- Location: San Juan County, Washington, United States
- Coordinates: 48°36′53″N 123°02′45″W﻿ / ﻿48.61472°N 123.04583°W
- Area: 188 acres (76 ha)
- Elevation: 108 ft (33 m)
- Established: 1982
- Administrator: Washington State Parks and Recreation Commission
- Website: Official website

= Jones Island State Park =

State park in Washington (state), United States

Jones Island State Park is a Washington state park coterminous with Jones Island, one of the San Juan Islands in San Juan County, Washington, United States. It is located one mile (1.6 km) west of the southwestern corner of Orcas Island and accessible only by boat. The island has a land area of 188 acre and no resident population. The island was named by the Wilkes Expedition in 1841 for naval officer Jacob Jones.

==Activities and amenities==
The park features a dock, four miles of hiking trails, and 24 primitive campsites, two of which are reserved for non-motorized voyagers traveling along the Cascadia Marine Trail.
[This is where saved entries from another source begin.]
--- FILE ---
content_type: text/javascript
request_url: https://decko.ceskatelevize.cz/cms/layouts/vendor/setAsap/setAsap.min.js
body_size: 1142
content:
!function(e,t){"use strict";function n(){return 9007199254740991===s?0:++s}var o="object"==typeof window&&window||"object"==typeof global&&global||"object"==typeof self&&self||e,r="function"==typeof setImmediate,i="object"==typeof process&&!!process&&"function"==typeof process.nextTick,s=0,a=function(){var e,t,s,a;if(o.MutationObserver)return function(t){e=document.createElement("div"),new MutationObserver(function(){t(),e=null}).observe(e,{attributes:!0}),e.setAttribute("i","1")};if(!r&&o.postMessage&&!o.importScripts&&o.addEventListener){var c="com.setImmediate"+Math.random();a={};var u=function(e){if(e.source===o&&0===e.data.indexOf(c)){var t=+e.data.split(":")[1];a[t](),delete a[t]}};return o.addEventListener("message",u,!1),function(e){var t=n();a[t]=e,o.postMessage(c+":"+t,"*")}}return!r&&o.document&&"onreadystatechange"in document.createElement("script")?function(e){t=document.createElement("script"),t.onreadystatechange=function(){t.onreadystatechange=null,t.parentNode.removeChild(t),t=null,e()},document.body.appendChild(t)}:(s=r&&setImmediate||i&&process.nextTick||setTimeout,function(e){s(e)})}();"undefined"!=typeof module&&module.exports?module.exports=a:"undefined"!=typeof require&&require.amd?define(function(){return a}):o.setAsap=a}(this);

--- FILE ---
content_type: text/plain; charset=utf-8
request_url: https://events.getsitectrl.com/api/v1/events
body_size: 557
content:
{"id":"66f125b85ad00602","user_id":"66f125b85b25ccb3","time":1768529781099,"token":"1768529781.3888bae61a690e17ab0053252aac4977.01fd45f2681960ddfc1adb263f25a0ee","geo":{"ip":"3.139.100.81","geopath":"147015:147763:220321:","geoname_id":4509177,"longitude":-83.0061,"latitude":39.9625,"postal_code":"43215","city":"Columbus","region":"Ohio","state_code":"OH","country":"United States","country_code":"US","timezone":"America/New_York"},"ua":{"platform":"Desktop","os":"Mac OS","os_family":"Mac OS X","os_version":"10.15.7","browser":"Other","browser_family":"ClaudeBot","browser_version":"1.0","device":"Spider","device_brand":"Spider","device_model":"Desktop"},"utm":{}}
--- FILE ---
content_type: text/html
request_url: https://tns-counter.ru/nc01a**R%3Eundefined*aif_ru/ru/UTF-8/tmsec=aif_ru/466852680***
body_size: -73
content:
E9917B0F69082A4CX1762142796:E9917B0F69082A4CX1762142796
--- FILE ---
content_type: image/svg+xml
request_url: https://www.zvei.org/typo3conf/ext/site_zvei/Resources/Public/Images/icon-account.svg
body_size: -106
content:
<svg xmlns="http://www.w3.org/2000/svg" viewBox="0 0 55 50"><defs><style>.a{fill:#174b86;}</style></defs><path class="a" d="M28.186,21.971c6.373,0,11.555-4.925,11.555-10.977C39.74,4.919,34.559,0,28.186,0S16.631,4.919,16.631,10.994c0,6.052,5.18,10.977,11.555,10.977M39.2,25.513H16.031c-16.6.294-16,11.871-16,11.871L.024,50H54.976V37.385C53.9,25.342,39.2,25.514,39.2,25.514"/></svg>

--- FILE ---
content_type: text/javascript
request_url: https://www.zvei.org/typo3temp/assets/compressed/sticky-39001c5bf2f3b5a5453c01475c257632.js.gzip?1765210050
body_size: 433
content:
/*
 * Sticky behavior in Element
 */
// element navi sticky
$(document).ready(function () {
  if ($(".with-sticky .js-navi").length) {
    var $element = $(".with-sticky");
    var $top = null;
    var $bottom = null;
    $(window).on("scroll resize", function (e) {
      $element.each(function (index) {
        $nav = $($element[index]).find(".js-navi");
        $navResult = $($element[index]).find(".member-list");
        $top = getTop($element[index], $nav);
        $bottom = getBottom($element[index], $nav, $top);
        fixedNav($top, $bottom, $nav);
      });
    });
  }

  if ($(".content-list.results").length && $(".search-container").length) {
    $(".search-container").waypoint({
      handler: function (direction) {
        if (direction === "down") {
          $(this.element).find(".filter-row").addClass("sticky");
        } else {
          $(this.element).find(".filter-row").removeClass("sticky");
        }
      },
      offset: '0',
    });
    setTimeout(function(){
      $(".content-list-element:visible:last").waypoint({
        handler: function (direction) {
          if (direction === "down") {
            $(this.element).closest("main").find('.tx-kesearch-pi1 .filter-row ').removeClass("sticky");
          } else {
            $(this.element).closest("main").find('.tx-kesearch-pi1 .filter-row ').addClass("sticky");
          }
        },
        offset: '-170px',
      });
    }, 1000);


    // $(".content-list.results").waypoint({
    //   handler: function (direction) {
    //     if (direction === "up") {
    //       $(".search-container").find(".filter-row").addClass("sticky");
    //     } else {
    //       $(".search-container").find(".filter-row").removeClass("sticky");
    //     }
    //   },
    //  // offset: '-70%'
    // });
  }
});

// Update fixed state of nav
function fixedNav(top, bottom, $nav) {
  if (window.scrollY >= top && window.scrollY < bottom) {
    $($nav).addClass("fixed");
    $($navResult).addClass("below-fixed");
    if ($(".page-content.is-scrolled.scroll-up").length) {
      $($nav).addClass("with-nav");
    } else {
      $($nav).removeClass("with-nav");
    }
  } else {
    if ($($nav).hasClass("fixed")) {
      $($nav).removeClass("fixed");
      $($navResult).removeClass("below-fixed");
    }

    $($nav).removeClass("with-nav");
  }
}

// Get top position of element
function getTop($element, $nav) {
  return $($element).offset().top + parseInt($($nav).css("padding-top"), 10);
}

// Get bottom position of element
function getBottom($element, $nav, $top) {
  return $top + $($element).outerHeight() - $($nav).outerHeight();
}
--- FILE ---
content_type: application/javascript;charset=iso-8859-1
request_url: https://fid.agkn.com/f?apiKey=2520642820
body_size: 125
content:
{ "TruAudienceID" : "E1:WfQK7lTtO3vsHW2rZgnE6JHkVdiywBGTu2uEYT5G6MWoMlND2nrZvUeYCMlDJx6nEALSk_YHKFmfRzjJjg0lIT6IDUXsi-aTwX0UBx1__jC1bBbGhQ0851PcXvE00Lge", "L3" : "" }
The park's population of black-tail deer have become accustomed to human presence and will allow themselves to be fed by hand; however, this activity is illegal.

==Access to Jones Island ==

Jones Island can be reached by personal watercraft. On the north side, there are two mooring buoys and 128 linear feet of dock moorage at the North Cove. The removal of the moorage dock at North Cove begins in October, and installation begins at the end of March. Mooring buoys are available year-round. On the south side, there are some secure anchorage points, although knowledge of tides, currents and bottom depth should be taken into account.

Kayakers should also be aware of dramatic tidal exchanges, weather conditions, and the possibility that the campsite is booked out by tours.